* [Written task]
Look below for the line with "Taking a look", and from there restate every line word for word until the entries end.

═════ Supplied information

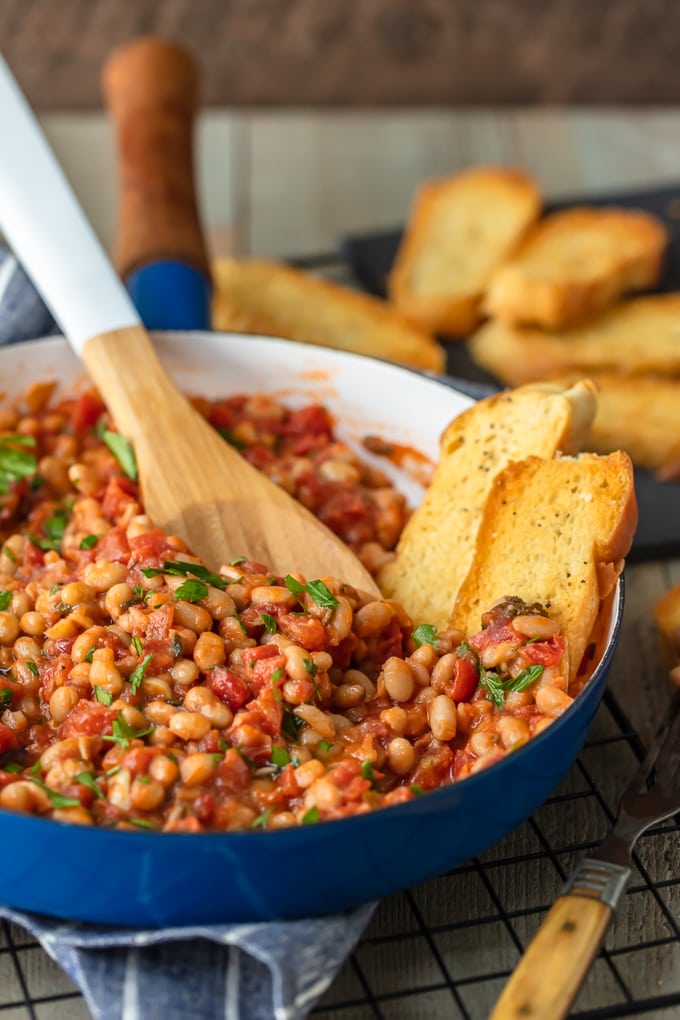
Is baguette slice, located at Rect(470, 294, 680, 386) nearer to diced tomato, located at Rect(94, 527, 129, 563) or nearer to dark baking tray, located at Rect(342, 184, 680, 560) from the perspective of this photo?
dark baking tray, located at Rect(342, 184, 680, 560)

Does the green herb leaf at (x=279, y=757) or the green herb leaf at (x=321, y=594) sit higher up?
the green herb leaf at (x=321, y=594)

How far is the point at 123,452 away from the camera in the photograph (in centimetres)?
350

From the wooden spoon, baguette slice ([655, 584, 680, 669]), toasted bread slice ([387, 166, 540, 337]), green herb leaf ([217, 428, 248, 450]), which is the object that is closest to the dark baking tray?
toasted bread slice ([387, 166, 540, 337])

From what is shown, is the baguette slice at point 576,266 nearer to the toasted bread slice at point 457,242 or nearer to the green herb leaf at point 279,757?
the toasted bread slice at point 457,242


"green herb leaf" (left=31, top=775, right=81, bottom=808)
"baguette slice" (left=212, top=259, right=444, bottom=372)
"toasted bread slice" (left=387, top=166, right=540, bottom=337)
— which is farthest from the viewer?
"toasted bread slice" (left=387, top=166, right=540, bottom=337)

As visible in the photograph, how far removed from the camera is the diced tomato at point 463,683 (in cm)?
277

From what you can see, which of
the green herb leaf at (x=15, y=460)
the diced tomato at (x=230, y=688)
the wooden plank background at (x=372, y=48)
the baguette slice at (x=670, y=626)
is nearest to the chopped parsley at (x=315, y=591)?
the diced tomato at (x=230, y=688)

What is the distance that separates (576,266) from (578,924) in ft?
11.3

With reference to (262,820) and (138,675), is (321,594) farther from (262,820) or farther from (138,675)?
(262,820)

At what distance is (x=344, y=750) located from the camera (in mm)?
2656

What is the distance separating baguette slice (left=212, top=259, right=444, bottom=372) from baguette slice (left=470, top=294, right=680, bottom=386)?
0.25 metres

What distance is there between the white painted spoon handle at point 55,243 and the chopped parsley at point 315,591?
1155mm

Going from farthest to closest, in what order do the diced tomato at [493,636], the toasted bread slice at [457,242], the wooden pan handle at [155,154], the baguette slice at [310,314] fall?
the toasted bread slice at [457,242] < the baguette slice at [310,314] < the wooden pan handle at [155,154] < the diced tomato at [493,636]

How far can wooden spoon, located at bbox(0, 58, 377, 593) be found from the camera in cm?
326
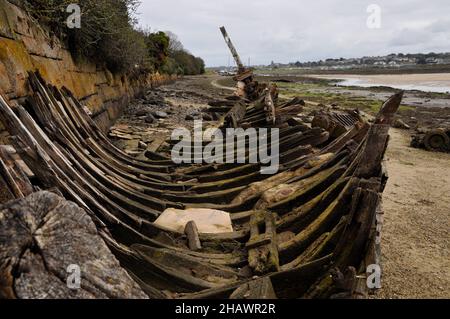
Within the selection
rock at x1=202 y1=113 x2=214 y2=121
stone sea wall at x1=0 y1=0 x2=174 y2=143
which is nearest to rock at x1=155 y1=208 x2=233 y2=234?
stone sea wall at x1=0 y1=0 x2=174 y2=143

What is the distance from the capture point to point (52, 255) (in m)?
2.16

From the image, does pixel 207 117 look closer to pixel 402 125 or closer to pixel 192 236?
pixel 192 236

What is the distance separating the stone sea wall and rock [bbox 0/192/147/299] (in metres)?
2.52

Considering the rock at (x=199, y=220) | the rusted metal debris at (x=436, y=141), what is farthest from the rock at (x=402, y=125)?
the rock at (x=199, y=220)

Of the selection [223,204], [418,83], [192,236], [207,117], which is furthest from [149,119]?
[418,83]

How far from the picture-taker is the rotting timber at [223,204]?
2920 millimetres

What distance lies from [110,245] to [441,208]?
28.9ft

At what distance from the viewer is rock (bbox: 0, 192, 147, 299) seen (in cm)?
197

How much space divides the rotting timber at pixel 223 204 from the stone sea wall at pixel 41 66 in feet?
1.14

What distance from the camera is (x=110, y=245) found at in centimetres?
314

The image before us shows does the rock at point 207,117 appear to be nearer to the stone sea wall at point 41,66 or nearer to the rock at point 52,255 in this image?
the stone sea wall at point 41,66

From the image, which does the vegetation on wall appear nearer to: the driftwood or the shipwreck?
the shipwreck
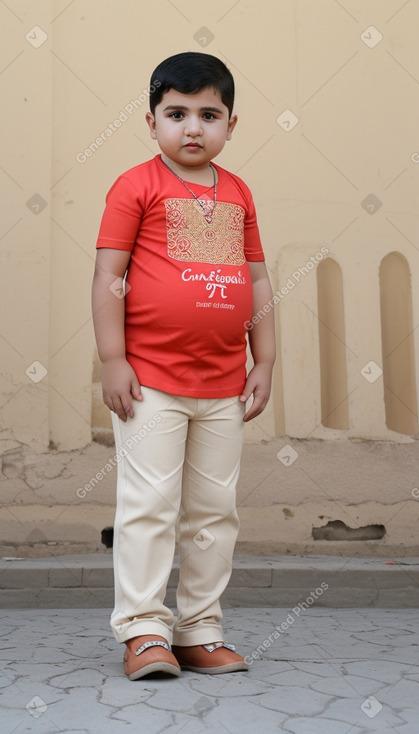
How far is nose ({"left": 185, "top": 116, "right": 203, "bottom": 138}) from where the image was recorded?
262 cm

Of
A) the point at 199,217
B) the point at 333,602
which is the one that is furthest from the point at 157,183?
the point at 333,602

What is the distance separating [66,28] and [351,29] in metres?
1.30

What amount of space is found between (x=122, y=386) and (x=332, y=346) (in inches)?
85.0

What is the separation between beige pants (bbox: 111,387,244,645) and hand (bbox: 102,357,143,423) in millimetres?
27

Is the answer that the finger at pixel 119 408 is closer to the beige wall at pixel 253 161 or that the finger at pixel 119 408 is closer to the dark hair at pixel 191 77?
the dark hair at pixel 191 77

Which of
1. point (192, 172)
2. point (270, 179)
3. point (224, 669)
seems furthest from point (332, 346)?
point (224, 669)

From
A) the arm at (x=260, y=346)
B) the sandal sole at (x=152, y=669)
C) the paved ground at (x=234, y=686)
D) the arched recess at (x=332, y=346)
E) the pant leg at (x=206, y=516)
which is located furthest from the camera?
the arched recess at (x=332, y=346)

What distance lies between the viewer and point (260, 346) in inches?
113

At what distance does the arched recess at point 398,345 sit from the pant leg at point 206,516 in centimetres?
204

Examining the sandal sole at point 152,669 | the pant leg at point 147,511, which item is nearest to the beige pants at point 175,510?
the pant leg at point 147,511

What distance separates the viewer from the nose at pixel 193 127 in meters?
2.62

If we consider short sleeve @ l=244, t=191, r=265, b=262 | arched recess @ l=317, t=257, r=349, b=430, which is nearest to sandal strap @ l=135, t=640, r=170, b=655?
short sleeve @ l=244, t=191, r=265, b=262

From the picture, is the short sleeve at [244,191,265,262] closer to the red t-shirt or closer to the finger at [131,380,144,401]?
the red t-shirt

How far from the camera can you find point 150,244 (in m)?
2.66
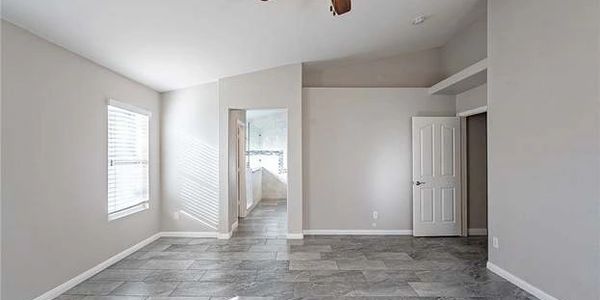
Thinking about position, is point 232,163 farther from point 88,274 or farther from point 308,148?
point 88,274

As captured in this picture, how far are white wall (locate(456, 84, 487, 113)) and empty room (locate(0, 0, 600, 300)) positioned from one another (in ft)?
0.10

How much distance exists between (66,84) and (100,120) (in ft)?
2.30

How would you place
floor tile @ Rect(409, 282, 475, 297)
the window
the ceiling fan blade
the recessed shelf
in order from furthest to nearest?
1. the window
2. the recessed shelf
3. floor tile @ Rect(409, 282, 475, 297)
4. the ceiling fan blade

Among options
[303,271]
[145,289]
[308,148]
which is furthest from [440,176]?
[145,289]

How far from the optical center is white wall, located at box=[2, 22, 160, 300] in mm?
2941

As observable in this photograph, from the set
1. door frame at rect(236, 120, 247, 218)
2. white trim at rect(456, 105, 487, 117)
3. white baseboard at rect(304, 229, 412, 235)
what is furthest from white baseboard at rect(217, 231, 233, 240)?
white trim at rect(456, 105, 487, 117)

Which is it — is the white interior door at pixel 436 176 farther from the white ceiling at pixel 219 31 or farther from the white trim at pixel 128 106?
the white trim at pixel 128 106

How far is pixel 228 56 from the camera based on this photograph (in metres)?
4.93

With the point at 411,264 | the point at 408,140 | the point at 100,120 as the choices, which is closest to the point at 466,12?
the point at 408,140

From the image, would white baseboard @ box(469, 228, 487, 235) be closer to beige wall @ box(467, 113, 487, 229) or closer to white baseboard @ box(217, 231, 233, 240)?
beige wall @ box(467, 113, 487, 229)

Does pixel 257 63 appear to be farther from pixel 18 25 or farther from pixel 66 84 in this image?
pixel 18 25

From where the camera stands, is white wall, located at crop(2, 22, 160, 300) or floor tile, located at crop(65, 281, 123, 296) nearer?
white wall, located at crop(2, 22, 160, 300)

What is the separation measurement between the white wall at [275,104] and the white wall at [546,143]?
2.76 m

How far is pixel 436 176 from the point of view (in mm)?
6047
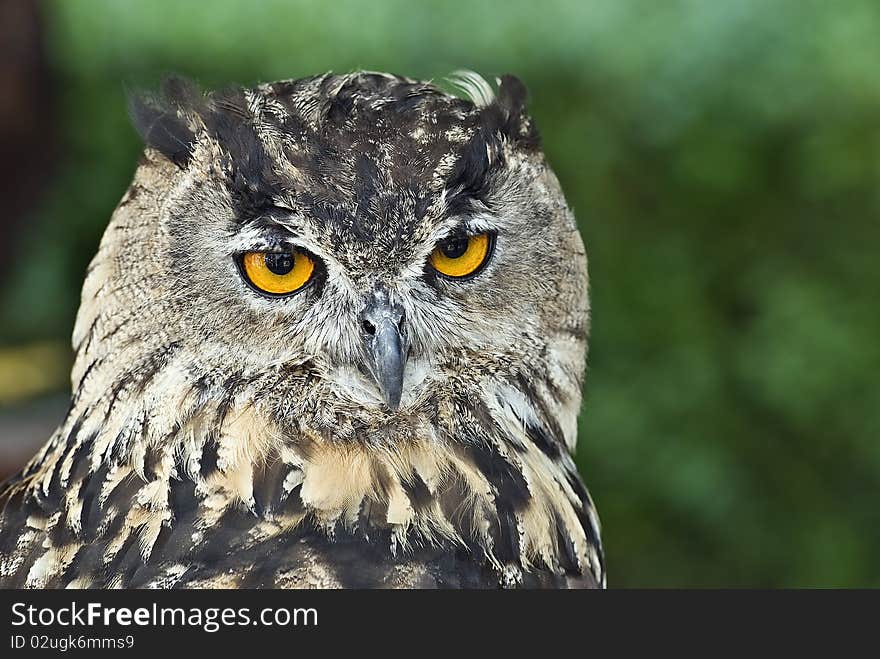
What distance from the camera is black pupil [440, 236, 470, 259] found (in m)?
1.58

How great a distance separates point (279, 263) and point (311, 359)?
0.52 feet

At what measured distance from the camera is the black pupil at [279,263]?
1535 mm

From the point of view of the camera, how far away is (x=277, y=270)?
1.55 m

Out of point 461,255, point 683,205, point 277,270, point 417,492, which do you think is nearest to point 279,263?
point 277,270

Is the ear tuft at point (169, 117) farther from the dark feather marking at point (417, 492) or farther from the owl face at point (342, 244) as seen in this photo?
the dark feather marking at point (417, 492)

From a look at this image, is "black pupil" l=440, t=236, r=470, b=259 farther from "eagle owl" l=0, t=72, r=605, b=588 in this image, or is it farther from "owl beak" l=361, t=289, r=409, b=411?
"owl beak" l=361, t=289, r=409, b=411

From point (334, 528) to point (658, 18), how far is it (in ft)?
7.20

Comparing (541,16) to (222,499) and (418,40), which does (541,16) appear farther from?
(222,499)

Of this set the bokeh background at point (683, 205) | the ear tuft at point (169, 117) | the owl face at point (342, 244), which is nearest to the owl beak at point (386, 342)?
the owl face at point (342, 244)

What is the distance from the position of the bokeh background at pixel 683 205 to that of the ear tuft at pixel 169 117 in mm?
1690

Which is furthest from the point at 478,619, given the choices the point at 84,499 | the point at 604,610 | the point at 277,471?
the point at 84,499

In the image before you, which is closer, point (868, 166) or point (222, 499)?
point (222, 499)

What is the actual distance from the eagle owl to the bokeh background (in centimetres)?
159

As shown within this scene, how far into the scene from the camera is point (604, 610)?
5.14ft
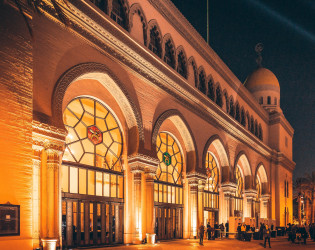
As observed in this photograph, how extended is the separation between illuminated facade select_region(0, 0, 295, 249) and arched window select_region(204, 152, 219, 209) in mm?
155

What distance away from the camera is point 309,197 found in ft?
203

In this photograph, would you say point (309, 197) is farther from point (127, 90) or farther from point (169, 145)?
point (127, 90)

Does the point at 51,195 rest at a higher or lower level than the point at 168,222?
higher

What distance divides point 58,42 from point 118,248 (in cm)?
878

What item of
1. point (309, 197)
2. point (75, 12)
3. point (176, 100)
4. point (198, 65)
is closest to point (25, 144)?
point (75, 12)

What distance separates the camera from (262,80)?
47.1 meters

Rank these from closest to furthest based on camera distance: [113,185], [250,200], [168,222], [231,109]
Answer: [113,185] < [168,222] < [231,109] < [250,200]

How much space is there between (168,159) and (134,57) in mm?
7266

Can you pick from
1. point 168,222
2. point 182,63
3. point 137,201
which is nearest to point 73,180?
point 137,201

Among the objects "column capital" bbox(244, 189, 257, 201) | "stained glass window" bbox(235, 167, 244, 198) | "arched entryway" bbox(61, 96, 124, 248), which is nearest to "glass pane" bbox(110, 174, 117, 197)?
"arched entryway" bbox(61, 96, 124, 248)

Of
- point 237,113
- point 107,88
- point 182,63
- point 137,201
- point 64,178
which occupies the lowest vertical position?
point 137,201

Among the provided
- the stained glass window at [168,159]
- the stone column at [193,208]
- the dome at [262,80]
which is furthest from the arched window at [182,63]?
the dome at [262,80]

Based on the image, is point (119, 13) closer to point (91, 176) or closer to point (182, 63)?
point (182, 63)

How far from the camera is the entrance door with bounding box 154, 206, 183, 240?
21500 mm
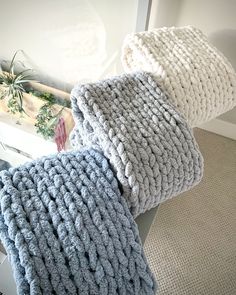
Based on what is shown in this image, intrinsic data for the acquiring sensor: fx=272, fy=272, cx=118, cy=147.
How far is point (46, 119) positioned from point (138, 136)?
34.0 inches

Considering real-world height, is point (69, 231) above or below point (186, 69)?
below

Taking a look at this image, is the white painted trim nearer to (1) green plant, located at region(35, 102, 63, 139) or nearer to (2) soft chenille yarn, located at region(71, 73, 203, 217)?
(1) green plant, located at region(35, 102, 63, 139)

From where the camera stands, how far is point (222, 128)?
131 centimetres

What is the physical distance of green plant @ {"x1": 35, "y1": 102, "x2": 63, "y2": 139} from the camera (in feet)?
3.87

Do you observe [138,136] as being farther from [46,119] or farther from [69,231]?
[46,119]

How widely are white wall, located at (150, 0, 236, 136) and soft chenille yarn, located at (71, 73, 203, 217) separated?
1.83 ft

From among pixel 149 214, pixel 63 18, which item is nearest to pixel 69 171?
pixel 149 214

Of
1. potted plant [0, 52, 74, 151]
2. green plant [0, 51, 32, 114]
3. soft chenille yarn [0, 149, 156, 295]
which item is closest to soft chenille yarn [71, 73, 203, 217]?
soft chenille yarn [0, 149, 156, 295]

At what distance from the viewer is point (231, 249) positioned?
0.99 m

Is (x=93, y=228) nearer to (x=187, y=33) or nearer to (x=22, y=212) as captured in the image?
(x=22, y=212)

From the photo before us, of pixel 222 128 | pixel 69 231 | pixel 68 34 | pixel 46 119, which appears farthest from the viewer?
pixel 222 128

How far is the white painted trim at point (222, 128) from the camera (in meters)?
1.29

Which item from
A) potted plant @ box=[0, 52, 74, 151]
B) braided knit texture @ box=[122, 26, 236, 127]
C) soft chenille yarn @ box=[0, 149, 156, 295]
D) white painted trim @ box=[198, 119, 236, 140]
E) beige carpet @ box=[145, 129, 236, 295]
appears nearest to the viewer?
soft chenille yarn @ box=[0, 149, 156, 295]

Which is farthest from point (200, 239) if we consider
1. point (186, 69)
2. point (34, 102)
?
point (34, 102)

══════════

* [Exercise response]
Taking a look at this image, is the white painted trim nearer to (1) green plant, located at region(35, 102, 63, 139) or nearer to (2) soft chenille yarn, located at region(71, 73, 203, 217)?
(1) green plant, located at region(35, 102, 63, 139)

From where the camera stands, how far is point (222, 128)?
131 centimetres

What is the physical distance of green plant @ {"x1": 35, "y1": 102, "x2": 63, "y2": 139} from the camera (in feet)?
3.87

Do you observe [138,136] as being farther from [46,119] or farther from [69,231]?
[46,119]

How widely are white wall, located at (150, 0, 236, 136) and soft chenille yarn, located at (71, 73, 203, 217) separated?
1.83 ft

From among pixel 149 214, pixel 63 18, which item is nearest to pixel 69 171?
pixel 149 214

Of
1. potted plant [0, 52, 74, 151]
2. green plant [0, 51, 32, 114]
3. soft chenille yarn [0, 149, 156, 295]
which item is closest to soft chenille yarn [71, 73, 203, 217]?
soft chenille yarn [0, 149, 156, 295]

At what distance from the viewer is point (231, 249) positioned?
0.99 m

Is (x=93, y=228) nearer to (x=187, y=33) or nearer to (x=22, y=212) as captured in the image?
(x=22, y=212)

From the photo before us, of pixel 222 128 | pixel 69 231 | pixel 68 34 | pixel 46 119, which appears farthest from the viewer?
pixel 222 128

How far is the white painted trim at point (222, 128) from the camera (in meters)?
1.29

Which item from
A) potted plant @ box=[0, 52, 74, 151]
B) braided knit texture @ box=[122, 26, 236, 127]
C) soft chenille yarn @ box=[0, 149, 156, 295]
D) white painted trim @ box=[198, 119, 236, 140]
E) beige carpet @ box=[145, 129, 236, 295]
appears nearest to the viewer?
soft chenille yarn @ box=[0, 149, 156, 295]

Which is farthest from point (200, 239) if we consider
1. point (186, 69)
2. point (34, 102)
?
point (34, 102)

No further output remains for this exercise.